Re: [DBCP] Connection just obtained from datasource is invalid

Shawn Heisey
On 11/22/2017 1:56 PM, Phil Steitz wrote:
> You're not storing the connection somewhere in a possibly not
> thread-safe way, are you?

Not as far as I can tell.  Connections are mostly obtained within my
"Database" class, which has static methods that get called from
elsewhere in my code.  The connection is obtained, used to do some work,
and closed, all within single methods that are very short and do not
spawn threads.  In the two other places where I obtain a connection, the
code is also very well contained.  Connections are never passed between
threads.

The review to verify how I'm obtaining and using connections was not as
time-consuming as I thought it would be.  I can now be certain that
every connection that is obtained *is* being used.

Thanks,
Shawn


---------------------------------------------------------------------
To unsubscribe, e-mail: [hidden email]
For additional commands, e-mail: [hidden email]

Reply | Threaded
Open this post in threaded view
|

Re: [DBCP] Connection just obtained from datasource is invalid

Shawn Heisey
In reply to this post by Phil Steitz
On 11/22/2017 12:04 PM, Phil Steitz wrote:
> On 11/22/17 9:43 AM, Shawn Heisey wrote:
>> I do have results from the isClosed method when the problem happens. 
>> That method *does* return true.

▸ Stored items from a collection
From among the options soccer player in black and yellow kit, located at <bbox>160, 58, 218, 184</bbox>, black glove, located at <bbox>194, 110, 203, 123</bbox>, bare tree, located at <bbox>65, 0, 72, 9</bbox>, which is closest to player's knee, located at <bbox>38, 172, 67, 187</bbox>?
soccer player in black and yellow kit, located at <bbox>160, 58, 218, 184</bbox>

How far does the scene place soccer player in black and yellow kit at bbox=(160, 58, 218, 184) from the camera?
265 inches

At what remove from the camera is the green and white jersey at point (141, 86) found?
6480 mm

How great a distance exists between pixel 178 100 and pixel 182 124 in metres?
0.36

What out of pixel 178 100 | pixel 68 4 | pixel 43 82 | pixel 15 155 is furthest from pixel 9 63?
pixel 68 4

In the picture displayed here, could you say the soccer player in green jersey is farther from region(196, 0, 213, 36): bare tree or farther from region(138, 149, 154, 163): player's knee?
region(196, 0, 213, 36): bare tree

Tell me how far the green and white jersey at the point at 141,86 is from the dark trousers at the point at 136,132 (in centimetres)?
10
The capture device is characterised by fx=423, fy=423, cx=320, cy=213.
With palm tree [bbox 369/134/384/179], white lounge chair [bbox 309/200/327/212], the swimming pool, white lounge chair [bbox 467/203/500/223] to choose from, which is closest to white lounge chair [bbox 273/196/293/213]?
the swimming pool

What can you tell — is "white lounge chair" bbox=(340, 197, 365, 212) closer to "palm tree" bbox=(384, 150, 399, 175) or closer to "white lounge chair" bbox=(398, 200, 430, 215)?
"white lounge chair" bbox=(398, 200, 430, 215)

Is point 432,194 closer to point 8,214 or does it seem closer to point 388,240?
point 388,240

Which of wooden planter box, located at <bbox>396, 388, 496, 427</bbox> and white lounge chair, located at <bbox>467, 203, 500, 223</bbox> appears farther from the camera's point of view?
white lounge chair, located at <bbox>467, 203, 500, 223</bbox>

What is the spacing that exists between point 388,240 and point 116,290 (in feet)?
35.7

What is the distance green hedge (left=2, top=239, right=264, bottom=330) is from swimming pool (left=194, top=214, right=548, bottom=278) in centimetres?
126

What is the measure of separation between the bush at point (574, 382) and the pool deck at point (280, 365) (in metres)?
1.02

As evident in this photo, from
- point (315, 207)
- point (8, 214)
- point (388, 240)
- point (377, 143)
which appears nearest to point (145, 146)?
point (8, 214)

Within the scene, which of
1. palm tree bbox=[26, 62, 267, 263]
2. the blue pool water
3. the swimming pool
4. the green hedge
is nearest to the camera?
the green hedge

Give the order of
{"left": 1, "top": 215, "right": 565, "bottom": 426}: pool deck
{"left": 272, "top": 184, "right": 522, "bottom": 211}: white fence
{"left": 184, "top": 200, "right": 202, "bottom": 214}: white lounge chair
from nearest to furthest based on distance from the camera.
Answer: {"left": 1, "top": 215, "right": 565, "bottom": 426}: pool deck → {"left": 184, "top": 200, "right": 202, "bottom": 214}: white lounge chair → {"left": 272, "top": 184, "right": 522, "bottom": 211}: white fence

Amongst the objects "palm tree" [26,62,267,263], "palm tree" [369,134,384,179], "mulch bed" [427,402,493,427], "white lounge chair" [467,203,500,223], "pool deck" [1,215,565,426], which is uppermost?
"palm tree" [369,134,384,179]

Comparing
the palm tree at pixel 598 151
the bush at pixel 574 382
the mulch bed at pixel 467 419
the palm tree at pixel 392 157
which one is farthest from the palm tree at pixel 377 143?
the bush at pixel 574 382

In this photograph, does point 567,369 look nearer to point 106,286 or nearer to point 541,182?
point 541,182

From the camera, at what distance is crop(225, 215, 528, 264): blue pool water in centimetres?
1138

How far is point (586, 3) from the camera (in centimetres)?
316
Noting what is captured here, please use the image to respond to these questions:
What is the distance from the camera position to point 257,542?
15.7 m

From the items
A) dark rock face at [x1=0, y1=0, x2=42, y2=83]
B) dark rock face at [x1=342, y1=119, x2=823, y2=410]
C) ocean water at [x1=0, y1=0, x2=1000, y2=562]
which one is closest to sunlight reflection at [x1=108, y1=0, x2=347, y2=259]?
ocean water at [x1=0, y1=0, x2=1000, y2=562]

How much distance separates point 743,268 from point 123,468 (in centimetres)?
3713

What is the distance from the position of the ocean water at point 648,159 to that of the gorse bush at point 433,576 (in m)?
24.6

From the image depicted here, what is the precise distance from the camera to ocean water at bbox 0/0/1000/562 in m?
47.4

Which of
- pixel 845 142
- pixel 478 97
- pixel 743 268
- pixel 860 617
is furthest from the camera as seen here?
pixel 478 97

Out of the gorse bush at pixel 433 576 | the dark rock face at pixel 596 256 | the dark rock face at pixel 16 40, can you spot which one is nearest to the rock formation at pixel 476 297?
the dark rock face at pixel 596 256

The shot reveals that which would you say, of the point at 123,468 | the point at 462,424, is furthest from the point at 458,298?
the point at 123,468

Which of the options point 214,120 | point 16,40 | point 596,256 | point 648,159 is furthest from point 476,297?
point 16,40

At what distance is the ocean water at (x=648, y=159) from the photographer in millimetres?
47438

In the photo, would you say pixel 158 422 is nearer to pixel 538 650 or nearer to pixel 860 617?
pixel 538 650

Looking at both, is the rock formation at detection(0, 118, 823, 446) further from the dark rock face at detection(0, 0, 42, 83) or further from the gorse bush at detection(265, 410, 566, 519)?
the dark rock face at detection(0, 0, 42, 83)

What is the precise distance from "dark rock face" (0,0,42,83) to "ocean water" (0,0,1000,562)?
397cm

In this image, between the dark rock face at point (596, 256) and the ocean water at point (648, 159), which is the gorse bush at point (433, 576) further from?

▸ Problem description
Quote the DBCP mailing-list thread above in full, reproducing every line without any change.

▸ Written answer
Re: [DBCP] Connection just obtained from datasource is invalid

Shawn Heisey
On 11/22/2017 1:56 PM, Phil Steitz wrote:
> You're not storing the connection somewhere in a possibly not
> thread-safe way, are you?

Not as far as I can tell.  Connections are mostly obtained within my
"Database" class, which has static methods that get called from
elsewhere in my code.  The connection is obtained, used to do some work,
and closed, all within single methods that are very short and do not
spawn threads.  In the two other places where I obtain a connection, the
code is also very well contained.  Connections are never passed between
threads.

The review to verify how I'm obtaining and using connections was not as
time-consuming as I thought it would be.  I can now be certain that
every connection that is obtained *is* being used.

Thanks,
Shawn


---------------------------------------------------------------------
To unsubscribe, e-mail: [hidden email]
For additional commands, e-mail: [hidden email]

Reply | Threaded
Open this post in threaded view
|

Re: [DBCP] Connection just obtained from datasource is invalid

Shawn Heisey
In reply to this post by Phil Steitz
On 11/22/2017 12:04 PM, Phil Steitz wrote:
> On 11/22/17 9:43 AM, Shawn Heisey wrote:
>> I do have results from the isClosed method when the problem happens. 
>> That method *does* return true.